Contact: Keith Chu (202) 224-4515
Lindsay Nothern (208) 334-1776
Wyden, Crapo Lead Bipartisan Finance Committee Senators Calling for Real Relief for U.S. Softwood Lumber Mills and Producers
Urge More Consultations with Finance Committee
WASHINGTON – Senate Finance Committee Ranking Member Sen. Ron Wyden, D-Ore., and Sen. Mike Crapo, R-Idaho, today released a bipartisan letter from seven members of the Senate Finance Committee calling for a clean quota agreement to address unfairly traded softwood lumber from Canada, one that provides real relief for U.S. mills and wood product companies.
Sen. Mike Enzi, R-Wyo., Sen. Debbie Stabenow, D-Mich., Sen. Johnny Isakson, R-Ga., Sen. Mark Warner, D-Va., and Sen. Mike Bennet, D-Colo., joined the letter to Commerce Secretary Wilbur Ross and U.S. Trade Representative Robert Lighthizer.
“Any long-term agreement must stop the harmful effects of subsidized and unfairly traded Canadian lumber on fair competition with the U.S. producers,” the members wrote.
The members also urged close consultations with the Finance Committee.
“The Senate Finance Committee must be briefed fully and regularly on the details of proposals before they are made to Canada. The confidence of the public in any proposed agreement can only be secured through meaningful engagement with the people’s representatives in Congress.”
The U.S. and Canada are currently negotiating a new softwood lumber agreement. At the same time, U.S. companies are challenging Canada’s practice of heavily subsidizing lumber production and selling dumped and subsidized products in the U.S. market, destroying American jobs in the process.

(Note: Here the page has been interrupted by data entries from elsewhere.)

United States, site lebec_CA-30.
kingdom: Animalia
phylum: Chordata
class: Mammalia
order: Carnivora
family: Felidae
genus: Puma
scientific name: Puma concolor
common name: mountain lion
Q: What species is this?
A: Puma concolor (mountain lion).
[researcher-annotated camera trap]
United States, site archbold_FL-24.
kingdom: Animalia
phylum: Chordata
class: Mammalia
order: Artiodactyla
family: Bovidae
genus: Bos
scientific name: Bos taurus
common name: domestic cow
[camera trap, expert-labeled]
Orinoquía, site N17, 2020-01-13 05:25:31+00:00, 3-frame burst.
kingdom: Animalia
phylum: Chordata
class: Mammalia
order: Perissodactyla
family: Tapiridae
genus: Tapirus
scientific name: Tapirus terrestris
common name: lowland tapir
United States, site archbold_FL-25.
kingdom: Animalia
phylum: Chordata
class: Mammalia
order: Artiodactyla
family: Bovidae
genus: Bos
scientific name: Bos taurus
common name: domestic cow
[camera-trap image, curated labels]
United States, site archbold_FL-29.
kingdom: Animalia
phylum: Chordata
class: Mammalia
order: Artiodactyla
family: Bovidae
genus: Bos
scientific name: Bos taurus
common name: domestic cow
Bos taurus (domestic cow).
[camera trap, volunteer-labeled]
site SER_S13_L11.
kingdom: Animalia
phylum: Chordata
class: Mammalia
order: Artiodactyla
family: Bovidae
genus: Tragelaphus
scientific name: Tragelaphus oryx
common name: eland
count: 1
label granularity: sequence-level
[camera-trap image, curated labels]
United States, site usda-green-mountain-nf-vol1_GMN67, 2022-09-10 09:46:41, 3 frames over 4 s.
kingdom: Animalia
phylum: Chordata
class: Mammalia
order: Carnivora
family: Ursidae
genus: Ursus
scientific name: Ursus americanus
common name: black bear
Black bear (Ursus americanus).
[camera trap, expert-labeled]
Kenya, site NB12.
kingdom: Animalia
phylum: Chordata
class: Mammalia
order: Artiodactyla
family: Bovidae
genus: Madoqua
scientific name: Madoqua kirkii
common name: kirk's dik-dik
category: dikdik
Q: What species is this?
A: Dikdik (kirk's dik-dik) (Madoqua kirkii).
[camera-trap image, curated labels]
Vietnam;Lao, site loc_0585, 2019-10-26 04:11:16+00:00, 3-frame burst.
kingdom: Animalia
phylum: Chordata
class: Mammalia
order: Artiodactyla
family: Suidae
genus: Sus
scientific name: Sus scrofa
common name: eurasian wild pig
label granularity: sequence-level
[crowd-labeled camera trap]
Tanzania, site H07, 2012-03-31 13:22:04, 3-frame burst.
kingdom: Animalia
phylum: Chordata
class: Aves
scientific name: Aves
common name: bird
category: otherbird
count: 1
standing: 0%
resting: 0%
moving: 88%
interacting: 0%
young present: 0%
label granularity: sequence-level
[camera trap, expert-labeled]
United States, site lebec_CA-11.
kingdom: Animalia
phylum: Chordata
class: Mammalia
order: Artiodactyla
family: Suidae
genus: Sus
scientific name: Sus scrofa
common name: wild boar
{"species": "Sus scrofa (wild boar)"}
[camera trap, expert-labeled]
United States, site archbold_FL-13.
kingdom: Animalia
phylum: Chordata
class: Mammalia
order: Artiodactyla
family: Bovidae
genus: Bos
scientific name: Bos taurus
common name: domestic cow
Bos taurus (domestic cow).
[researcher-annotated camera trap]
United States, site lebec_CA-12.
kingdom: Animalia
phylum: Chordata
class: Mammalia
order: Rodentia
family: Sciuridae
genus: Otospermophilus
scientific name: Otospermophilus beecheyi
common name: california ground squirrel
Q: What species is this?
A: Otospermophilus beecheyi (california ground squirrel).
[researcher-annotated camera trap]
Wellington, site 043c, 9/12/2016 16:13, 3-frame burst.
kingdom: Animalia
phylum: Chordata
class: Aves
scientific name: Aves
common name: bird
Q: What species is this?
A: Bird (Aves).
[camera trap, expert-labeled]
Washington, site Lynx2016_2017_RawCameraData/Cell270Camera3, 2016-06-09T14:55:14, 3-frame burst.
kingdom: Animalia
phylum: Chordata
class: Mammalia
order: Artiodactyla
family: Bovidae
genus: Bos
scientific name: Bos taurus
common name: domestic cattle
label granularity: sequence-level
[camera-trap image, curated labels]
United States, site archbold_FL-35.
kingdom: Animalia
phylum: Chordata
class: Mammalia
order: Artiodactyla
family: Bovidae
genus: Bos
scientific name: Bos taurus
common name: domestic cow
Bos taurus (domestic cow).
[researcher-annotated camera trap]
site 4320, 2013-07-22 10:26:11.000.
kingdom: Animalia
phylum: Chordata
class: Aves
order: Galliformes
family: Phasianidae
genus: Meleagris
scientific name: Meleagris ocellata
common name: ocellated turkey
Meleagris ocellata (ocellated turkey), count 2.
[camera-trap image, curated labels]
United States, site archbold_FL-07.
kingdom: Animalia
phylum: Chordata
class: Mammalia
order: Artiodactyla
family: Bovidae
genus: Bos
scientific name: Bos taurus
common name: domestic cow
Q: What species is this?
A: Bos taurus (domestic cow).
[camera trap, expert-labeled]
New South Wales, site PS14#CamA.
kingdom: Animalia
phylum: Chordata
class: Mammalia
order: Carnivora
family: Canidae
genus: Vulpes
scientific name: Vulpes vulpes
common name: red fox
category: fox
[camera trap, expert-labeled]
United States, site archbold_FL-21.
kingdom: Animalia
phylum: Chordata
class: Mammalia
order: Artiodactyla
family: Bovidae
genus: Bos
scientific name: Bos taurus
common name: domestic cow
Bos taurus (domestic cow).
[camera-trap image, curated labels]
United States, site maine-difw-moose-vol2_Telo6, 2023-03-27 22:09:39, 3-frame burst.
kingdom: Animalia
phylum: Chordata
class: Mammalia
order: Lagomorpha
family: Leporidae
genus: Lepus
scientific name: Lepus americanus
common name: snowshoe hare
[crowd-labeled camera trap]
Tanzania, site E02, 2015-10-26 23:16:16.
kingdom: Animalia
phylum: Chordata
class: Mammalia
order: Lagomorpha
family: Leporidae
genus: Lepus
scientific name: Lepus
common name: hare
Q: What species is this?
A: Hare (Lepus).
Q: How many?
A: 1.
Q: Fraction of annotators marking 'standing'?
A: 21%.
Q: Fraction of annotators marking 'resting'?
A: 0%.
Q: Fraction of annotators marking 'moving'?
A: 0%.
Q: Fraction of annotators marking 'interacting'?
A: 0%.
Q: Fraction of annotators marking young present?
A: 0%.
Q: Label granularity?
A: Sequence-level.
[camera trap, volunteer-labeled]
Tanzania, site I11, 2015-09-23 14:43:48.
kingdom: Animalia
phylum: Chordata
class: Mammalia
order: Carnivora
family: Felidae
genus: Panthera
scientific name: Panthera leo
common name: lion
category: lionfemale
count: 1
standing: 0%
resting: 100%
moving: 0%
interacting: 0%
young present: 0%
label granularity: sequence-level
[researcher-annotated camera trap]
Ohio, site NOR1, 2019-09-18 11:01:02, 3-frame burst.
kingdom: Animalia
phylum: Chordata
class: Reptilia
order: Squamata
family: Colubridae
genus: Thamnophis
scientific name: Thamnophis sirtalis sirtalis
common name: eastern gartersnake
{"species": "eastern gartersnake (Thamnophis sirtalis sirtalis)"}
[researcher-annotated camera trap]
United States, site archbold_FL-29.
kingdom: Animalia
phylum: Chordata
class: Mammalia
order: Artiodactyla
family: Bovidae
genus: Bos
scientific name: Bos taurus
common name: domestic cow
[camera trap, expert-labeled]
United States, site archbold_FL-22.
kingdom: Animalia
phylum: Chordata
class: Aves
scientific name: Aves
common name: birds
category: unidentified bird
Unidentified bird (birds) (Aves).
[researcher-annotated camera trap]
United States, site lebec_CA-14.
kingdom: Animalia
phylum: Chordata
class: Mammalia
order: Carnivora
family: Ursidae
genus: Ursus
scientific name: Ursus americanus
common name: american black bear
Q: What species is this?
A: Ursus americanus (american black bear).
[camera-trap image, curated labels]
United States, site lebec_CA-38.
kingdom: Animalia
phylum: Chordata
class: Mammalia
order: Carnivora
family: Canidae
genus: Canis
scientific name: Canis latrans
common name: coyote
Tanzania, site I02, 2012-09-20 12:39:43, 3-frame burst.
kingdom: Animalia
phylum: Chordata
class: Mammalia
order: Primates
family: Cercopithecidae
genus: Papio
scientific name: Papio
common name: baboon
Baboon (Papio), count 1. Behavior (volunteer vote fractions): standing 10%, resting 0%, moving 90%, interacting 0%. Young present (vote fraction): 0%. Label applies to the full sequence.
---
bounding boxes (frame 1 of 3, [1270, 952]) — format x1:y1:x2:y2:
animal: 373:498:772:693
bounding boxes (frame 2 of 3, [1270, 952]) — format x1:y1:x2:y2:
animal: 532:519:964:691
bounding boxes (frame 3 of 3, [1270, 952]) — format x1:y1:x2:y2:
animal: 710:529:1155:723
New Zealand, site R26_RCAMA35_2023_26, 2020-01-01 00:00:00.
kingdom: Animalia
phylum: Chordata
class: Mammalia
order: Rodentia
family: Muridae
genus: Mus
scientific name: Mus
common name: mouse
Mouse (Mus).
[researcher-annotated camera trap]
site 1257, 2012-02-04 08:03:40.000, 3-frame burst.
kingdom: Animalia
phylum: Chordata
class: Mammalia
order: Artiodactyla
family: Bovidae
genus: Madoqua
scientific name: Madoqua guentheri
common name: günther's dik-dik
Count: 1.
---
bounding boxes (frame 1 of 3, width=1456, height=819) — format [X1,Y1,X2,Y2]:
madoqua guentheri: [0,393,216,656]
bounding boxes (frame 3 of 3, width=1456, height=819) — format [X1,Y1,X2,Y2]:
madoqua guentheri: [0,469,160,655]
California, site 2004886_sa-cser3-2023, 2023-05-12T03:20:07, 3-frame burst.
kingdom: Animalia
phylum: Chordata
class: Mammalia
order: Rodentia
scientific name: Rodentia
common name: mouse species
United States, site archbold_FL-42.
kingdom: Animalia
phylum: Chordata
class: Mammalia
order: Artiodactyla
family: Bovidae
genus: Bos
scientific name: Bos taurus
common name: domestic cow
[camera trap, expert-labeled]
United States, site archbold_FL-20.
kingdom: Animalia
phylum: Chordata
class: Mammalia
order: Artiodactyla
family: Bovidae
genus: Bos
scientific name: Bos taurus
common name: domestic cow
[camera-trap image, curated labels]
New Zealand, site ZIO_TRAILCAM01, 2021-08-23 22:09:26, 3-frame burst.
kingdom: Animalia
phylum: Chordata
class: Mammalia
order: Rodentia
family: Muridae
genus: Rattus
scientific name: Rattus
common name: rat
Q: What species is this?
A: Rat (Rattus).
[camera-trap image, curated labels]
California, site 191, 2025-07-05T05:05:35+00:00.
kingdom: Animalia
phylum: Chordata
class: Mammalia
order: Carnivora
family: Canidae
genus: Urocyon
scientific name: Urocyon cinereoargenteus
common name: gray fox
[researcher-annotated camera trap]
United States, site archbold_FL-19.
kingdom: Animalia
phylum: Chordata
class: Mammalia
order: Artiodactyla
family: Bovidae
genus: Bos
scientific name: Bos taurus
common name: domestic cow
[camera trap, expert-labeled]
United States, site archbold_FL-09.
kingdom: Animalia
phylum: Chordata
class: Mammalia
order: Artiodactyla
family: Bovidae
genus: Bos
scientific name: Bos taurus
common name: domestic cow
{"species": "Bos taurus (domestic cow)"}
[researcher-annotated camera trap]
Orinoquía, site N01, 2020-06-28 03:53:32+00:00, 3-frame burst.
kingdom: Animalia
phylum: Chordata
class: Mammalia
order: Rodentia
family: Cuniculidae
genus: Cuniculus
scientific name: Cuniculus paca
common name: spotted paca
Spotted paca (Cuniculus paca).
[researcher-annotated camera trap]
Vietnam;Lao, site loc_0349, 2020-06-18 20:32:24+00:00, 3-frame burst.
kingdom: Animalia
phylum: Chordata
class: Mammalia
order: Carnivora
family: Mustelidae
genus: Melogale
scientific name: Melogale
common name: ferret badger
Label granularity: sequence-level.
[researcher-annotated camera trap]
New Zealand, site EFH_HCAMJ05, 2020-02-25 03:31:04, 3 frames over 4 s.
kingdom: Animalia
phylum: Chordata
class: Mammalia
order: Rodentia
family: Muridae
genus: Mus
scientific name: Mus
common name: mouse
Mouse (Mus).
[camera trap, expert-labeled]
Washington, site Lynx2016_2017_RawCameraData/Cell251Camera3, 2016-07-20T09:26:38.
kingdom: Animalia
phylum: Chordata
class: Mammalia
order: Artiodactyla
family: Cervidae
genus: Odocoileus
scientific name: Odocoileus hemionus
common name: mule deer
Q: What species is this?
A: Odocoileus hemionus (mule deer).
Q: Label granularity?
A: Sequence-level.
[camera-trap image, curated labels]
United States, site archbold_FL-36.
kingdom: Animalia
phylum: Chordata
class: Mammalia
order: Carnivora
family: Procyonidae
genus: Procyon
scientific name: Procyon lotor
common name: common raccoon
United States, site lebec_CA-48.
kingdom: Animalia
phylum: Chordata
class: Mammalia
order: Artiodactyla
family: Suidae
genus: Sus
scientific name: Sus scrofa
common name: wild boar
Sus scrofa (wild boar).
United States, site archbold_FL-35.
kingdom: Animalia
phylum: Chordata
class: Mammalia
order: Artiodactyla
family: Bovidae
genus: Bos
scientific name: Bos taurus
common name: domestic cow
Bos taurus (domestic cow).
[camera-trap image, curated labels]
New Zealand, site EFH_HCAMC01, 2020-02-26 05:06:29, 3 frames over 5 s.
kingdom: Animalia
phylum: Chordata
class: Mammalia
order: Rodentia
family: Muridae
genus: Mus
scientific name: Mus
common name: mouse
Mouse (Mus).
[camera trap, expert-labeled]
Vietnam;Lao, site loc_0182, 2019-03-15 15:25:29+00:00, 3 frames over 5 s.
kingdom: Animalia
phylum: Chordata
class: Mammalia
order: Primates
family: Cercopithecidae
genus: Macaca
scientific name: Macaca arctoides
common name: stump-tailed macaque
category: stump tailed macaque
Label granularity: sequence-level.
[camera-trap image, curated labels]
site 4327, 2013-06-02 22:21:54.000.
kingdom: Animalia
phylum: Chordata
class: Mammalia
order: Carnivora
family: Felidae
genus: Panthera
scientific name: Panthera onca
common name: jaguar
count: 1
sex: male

“The American economy depends on a vibrant domestic lumber industry – from the thousands of workers tied to the wood industry and many private landowners managing forestlands that provide material for mills. Completing a fair agreement will support these jobs and the American economy, particularly in rural communities across the nation. It is also an issue of fairness in trade and competition, a principle that must be upheld and backed by enforcement of U.S. trade laws.”